P. Smith had an experience similar to many others: She was laid off. Determined not to let her situation define her, she quickly started her job search.
“I immediately engaged a career counselor at my local employment center,” says Smith. “I also visited several centers, re-engaged associates through LinkedIn, and professional organizations as well. I was granted an unemployment grant for a project management and technical skills program.”
As she looks back on what many people would consider a dark period in her career, she now views it as an opportunity. One door may have closed, but it led to many others opening.
“What seemed to be a career setback was actually an opportunity to change careers and to refresh my technical skill set,” she recalls. “Now I am a project manager working in health care. I was able to regain the income lost during that time and am making more money now as a result of the training and career counseling that I received during that time.”
In fact, without her steadfast dedication to education and finding a new job during her time laid off, she would not have met her current boss.

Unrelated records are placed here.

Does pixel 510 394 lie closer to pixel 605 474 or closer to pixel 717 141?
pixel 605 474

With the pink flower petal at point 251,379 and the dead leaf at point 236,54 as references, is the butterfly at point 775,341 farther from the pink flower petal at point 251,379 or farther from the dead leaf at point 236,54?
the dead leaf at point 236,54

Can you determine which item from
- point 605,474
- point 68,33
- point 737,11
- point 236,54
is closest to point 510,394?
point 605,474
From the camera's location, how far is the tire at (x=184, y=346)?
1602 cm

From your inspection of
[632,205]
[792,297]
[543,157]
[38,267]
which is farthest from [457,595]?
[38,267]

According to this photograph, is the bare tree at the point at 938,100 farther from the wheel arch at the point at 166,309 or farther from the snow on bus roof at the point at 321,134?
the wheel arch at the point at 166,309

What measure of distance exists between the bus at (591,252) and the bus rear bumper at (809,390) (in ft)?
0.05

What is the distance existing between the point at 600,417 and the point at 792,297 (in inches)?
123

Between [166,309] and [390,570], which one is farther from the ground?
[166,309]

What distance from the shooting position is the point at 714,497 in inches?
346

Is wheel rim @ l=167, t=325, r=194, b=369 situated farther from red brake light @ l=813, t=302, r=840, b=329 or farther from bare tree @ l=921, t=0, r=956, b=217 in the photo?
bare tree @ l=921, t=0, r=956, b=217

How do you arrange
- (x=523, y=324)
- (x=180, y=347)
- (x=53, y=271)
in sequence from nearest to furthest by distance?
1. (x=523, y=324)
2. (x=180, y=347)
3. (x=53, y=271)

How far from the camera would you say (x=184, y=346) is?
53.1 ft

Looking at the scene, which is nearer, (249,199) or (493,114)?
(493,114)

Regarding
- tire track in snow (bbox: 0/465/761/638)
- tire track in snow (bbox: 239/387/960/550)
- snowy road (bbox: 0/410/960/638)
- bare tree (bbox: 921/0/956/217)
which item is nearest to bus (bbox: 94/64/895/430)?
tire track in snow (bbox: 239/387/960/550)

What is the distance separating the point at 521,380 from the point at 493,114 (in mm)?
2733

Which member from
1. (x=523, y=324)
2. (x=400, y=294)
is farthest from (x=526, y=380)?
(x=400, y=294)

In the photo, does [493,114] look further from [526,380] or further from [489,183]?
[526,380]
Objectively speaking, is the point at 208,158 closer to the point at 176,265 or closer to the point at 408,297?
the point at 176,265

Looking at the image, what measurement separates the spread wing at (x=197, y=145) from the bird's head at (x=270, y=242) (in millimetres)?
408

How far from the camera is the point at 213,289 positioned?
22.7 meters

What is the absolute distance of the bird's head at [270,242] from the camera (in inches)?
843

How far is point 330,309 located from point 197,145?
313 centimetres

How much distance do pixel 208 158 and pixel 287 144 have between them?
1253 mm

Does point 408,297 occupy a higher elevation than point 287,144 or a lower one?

“I met my future manager during one of the training sessions,” she says. “I worked with him for a year as a junior project manager. It helped to jumpstart my project management career.”
Having not only survived, but to have thrived through the recession, she offers some rich advice for others who may feel down on their luck in their career. “Stay active, but offer to help instead of asking for help. Leverage your local career centers. There are some great career counselors and resources available there. Don’t be afraid to take chances and try something new.”
Bottom line: Believe in yourself and never give up.